◆ Énoncé a:
Sélectionnez chaque ligne des enregistrements qui contient la chaîne « looking », en tenant compte de la casse.

Libérés de la pétrochimie utilisée dans les parfums traditionnels, les parfums FORATROPIA sont exclusivement composés de matières premières naturelles. A contrario du modèle traditionnel, la marque ose s’affranchir des emballages et sur-emballages jetables. Ici, la valeur du produit est dans la beauté du parfum et la naturalité d’exception. Rencontre avec sa créatrice Karine Torrent.

D’où vous est venue l’idée d’ « ensauvager » le parfum ?

J’avais envie depuis longtemps d’une autre parfumerie, plus libre, plus vivante, plus « vraie ». Une parfumerie dans laquelle on laisserait la parole à la matière. Dans sa beauté nue. Sans essayer de la lisser, ni de gommer ses aspérités, ce qui se fait de manière générale en parfumerie pour ne pas trop « heurter » le nez « non initié ». J’avais justement envie de faire découvrir cette force brute et sauvage des matières naturelles. Forcément « ensauvageante »  car moins « policée ».

J’aime l’idée que, après des décennies de parfums uniformisés, domptés par les tests, les tendances et le « goût » du consommateur, on fasse le chemin inverse et que ce soit les matières qui prennent le pouvoir. Que ce soit aux consommateurs d’apprivoiser les parfums. Pour y trouver une nouvelle émotion.

◆ Énoncé b:
Résumez en deux phrases le texte sur les parfums FORATROPIA.

◆ Extraits de données:
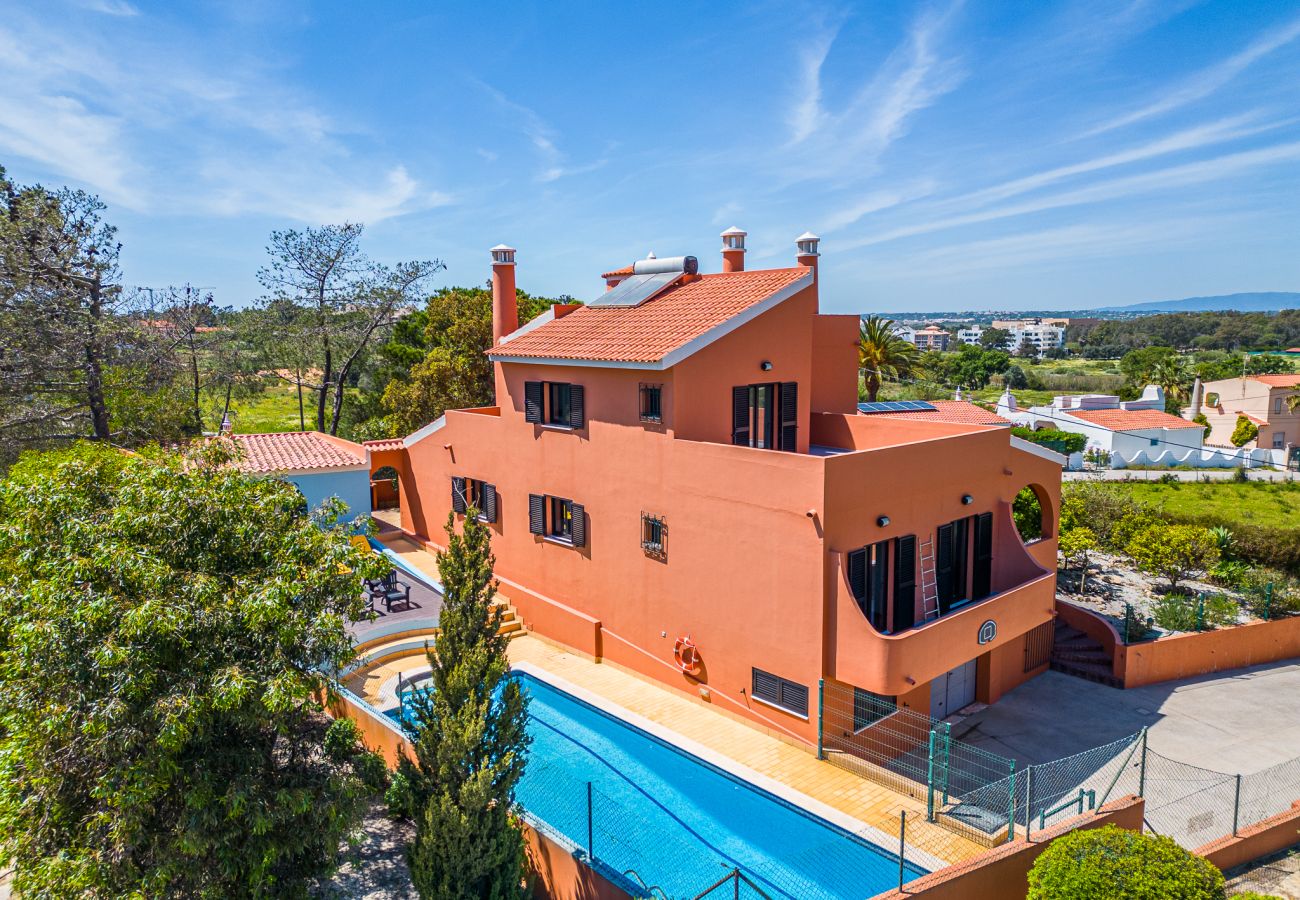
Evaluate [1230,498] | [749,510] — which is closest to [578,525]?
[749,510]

--

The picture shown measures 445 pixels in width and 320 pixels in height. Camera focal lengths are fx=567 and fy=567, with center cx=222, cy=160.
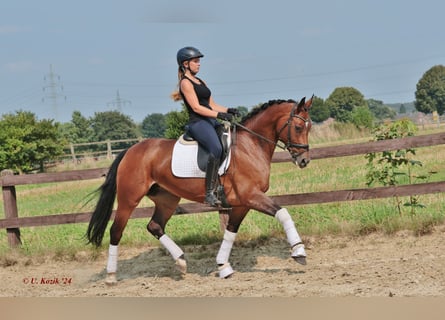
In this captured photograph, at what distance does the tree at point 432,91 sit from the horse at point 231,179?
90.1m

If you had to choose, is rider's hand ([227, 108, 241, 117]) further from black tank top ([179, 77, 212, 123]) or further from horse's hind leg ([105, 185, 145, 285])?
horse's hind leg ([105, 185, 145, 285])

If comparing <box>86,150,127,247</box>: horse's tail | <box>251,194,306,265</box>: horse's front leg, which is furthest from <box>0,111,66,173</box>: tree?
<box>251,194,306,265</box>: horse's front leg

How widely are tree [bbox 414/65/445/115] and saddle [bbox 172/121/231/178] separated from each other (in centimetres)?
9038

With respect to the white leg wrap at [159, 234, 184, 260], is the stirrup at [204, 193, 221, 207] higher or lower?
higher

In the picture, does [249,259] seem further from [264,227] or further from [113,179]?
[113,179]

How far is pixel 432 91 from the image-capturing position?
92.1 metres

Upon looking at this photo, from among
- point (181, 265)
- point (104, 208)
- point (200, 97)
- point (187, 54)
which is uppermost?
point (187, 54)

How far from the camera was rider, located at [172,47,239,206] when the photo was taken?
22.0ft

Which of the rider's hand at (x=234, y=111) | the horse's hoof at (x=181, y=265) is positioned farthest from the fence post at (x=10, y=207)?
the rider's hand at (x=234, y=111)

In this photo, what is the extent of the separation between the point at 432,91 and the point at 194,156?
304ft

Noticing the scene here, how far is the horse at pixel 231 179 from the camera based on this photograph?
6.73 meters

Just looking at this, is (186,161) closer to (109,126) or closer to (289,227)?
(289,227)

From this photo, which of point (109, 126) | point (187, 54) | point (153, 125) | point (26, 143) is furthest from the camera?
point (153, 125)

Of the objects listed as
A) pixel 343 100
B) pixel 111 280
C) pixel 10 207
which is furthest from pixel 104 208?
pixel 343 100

◆ Corrigé a:
Upon looking at this photo, from among
Just looking at this, is (186,161) closer to (109,126) or closer to (289,227)?

◆ Corrigé b:
Les parfums FORATROPIA, marque fondée par Karine Torrent, sont composés exclusivement de matières premières naturelles, sans pétrochimie, et la marque renonce aux emballages et sur-emballages jetables. Sa créatrice souhaite une parfumerie plus libre, qui laisse s'exprimer la force brute et sauvage des matières naturelles plutôt que de produire des parfums uniformisés, afin que ce soit aux consommateurs d'apprivoiser les parfums.